В центре страницы помещена фотография — четыре молоденькие ткачихи делятся производственным опытом. Возможно, одна из них его дочь или племянница, или он их сфотографировал… В этом случае его фамилия Ковалев… Левую боковую колонку занимают стихи о джигите — перевод с казахского. Написал их, безусловно, не покойный, но он мог быть переводчиком — тогда он называется Федоров… Подвал отдан разбору научно-популярных фильмов, он подписан искусствоведом Лидиной. На псевдоним это не походит, и можно допустить, что он режиссер, или оператор, или сценарист одного из фильмов, которые хвалит и ругает Лидина, или же он попросту зритель, который доволен точкой зрения автора… Большая статья посвящена проблемам хранения овощей, но автор ее некто Мухамедов, а покойный типичный славянин… Разве что он работает заготовителем… Еще тут есть рассказ о буднях моряков Тихоокеанского флота, однако трудно поверить, что он военный корреспондент и прибыл сюда из Владивостока… В колонке информации сообщается о приезде в Москву группы японских вокалистов, о находке узбекскими археологами уникального могильного сооружения, об удачах ненецкого охотника Федосеева. Опять-таки покойный не японец, не узбек, не ненец — у него иной разрез глаз… Еще газета информирует читателей, что Политехнический музей пополнился новыми экспонатами, что некому бывшему сержанту Клинову вручен орден Славы за подвиг, совершенный во время войны, что ВАЗ набирает мощность… Все, переворачиваем лист… Опять фотоснимок — поезд, возле него машинист… Может быть, брат покойного. Если родной брат, то фамилия его Кухарев… Вверху представлены два рисунка некоего Буренкова — «Весна в лесу» и «Утро на ферме». Неплохие рисунки… Запомним, Буренков… Большое спортивное обозрение, но на спортсмена убиенный не смахивал… Фельетон о недостойном поведении терапевта Беловой подписан И. Ивановым… Иван Иванов или Игнат Иванов… Вернее всего, псевдоним… Если он фельетонист из «Известий», то старую газету в кармане бы не таскал… Вероятнее, он пациент этой злобной Беловой, пострадавший от ее услуг… Зарубежный калейдоскоп: хитроумный побег из тюрьмы, дрессированный кот, опускание Венеции… Интересно, но не для нас… Теле и радиограммы… Прогноз погоды… Адрес редакции… И ради адреса мог держать…
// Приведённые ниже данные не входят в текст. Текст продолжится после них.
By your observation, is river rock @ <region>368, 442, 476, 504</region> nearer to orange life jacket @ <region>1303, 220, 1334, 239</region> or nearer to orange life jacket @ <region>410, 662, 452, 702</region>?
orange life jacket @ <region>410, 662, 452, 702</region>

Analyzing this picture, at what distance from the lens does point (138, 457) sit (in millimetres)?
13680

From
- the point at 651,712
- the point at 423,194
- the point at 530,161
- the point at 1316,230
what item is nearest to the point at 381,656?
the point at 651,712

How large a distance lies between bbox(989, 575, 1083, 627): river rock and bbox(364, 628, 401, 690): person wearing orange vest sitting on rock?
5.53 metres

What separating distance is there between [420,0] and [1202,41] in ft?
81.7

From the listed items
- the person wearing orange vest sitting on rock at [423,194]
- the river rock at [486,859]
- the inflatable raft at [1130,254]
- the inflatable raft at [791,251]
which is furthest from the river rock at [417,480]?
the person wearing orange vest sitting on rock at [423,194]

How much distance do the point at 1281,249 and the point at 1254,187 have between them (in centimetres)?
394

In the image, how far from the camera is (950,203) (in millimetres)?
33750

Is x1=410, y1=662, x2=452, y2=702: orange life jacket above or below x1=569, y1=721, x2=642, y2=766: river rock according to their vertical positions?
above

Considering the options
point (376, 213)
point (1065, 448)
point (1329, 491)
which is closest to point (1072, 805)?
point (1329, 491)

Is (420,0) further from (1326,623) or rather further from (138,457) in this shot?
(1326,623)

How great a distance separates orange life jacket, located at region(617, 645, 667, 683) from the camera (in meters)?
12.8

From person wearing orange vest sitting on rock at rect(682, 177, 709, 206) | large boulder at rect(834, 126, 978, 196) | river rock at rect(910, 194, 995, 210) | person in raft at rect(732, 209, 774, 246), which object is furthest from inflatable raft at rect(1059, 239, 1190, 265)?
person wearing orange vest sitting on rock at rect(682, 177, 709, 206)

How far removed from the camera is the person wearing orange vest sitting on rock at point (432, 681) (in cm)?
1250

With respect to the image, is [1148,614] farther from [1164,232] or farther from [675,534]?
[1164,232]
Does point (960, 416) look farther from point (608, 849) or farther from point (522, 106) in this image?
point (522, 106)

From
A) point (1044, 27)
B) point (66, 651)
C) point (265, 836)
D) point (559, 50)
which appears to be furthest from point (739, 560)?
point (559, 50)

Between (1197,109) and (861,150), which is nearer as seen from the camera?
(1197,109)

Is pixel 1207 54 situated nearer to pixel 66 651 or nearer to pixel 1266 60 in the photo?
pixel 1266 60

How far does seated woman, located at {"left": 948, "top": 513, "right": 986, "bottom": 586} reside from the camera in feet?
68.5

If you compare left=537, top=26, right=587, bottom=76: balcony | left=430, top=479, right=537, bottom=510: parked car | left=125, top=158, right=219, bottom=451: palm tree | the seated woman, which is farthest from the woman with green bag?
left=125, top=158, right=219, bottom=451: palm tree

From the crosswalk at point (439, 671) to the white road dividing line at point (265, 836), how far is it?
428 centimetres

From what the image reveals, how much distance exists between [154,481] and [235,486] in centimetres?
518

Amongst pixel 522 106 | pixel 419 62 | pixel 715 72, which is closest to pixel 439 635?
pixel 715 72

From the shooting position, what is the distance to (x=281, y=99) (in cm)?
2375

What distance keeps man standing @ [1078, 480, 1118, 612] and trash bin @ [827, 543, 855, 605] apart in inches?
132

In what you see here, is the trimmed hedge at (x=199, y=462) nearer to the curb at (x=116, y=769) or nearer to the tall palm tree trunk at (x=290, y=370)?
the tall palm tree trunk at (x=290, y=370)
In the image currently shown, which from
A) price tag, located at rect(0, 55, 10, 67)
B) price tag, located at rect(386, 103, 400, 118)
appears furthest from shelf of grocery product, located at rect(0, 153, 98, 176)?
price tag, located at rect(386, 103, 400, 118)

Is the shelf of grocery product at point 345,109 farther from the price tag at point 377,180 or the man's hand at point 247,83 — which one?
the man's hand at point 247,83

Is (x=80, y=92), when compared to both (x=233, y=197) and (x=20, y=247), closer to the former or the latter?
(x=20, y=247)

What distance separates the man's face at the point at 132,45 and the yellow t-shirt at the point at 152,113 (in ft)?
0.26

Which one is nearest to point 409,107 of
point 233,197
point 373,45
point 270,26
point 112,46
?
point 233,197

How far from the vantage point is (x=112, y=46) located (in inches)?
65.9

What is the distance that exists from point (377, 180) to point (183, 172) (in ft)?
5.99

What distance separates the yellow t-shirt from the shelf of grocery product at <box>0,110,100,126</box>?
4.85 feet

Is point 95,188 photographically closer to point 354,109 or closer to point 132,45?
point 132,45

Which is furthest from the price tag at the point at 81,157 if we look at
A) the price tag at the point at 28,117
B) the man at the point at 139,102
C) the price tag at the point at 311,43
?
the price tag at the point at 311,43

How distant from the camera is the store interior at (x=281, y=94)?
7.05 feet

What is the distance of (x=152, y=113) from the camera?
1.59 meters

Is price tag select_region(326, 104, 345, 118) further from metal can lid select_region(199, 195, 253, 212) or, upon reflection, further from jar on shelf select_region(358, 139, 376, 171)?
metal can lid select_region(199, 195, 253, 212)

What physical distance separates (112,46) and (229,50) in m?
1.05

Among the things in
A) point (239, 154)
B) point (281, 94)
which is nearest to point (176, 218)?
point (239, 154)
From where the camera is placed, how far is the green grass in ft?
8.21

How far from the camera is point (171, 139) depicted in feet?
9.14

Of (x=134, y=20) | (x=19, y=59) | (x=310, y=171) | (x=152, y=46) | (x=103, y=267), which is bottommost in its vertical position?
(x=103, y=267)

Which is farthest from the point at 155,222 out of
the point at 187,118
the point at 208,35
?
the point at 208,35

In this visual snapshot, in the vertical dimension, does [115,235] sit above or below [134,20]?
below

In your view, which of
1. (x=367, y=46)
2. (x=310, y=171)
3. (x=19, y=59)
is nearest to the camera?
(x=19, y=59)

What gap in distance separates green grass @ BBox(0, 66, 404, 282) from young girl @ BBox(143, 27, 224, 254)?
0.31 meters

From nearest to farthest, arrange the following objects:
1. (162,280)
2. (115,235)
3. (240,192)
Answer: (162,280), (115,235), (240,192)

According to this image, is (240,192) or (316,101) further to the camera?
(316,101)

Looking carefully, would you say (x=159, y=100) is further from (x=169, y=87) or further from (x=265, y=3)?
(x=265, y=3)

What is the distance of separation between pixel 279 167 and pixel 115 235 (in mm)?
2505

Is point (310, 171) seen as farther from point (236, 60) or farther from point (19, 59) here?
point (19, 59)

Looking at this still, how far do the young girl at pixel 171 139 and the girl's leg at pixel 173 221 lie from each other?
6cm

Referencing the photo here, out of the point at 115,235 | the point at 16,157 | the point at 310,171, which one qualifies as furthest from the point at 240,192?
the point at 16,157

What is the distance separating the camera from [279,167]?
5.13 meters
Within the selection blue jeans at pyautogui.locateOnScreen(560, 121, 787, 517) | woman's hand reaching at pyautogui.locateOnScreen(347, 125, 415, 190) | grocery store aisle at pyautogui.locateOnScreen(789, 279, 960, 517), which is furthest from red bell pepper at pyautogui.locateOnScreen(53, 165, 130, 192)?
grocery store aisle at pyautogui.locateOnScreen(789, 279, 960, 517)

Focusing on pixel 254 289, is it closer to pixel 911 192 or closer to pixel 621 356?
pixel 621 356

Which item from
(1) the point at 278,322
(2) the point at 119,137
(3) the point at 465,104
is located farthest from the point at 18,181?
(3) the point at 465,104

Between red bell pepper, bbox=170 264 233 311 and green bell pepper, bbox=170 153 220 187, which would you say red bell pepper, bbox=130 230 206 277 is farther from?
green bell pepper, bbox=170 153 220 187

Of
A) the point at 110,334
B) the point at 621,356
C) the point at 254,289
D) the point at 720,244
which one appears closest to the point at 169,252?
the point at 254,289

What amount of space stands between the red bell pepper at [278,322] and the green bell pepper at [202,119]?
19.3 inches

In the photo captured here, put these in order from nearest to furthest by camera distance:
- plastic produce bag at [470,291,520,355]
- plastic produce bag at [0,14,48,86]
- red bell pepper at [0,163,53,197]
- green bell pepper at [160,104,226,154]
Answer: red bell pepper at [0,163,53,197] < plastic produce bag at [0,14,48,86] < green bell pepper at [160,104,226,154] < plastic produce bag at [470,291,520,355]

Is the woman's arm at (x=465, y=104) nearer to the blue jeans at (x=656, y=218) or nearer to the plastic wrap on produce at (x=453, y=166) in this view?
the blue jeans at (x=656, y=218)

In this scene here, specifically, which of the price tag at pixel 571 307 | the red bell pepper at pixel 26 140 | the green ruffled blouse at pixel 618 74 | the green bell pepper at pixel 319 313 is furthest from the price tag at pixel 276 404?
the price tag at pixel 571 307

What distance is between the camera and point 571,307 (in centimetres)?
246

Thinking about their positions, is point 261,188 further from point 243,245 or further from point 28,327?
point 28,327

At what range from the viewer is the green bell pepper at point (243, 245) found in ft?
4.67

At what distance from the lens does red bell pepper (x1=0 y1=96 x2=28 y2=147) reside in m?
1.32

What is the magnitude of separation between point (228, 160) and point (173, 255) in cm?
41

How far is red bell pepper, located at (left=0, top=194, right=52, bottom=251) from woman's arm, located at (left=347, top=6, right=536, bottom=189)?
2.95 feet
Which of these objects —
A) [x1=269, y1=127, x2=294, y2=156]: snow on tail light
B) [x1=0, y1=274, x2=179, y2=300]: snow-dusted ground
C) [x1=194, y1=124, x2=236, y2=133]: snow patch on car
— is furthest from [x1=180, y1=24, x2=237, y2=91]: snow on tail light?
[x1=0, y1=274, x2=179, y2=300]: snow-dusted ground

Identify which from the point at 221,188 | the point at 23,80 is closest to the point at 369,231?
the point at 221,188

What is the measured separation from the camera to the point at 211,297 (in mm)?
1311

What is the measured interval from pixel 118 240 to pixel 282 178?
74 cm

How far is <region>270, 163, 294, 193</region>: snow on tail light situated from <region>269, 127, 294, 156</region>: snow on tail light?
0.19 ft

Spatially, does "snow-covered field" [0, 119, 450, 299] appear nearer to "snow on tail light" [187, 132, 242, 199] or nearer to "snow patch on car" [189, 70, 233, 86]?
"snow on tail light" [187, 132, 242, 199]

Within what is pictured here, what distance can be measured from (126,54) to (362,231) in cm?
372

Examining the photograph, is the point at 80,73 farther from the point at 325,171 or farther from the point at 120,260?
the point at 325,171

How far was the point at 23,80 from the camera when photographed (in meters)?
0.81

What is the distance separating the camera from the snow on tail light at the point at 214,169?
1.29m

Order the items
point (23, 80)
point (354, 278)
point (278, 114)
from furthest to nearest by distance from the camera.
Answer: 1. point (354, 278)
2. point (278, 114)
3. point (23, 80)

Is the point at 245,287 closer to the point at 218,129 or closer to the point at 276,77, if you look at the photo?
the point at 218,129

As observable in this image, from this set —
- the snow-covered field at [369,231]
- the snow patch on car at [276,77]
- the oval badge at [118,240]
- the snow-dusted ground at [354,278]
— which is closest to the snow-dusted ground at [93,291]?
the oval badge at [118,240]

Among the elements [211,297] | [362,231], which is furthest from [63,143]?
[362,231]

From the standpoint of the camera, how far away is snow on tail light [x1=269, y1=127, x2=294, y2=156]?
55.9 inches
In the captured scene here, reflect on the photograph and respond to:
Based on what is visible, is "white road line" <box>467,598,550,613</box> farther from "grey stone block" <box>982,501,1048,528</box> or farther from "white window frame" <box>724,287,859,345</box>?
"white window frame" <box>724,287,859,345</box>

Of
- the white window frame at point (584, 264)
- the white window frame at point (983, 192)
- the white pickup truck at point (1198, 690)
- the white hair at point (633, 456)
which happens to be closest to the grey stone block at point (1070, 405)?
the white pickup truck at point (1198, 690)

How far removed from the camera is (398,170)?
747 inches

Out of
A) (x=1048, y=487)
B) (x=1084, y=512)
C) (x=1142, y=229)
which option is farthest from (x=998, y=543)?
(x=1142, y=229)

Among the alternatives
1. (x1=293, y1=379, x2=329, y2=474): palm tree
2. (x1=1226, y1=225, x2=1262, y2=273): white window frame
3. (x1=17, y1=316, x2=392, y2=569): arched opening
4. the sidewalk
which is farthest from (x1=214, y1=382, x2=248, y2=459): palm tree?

Итак, два десятка фамилий, люди из разных республик и городов. Девяносто девять шансов из ста, что никто из них отношения к убийству не имеет, убитого не знает, и вообще, газета положена в карман, чтобы в магазине хлеб завернуть. Но один шанс есть, ибо зачем человеку носить половину старой газеты во внутреннем кармане, где обычно лежат документы и деньги? С другой стороны, не могли же его интересовать все материалы? Наверное, один, но за три месяца его можно выучить, как песню. Кроме того, можно было сделать вырезку. Наконец, эти три месяца пиджак с газетой мог висеть на вешалке. Многовато загадок, думаю я, хватит на первый день.

Я подвигаю кресло к окну, обмякаю в нем и смотрю на редкие созвездия, слабо сияющие на тусклом небе. Локтев начинает читать по второму разу, выписывая нечто в блокнот.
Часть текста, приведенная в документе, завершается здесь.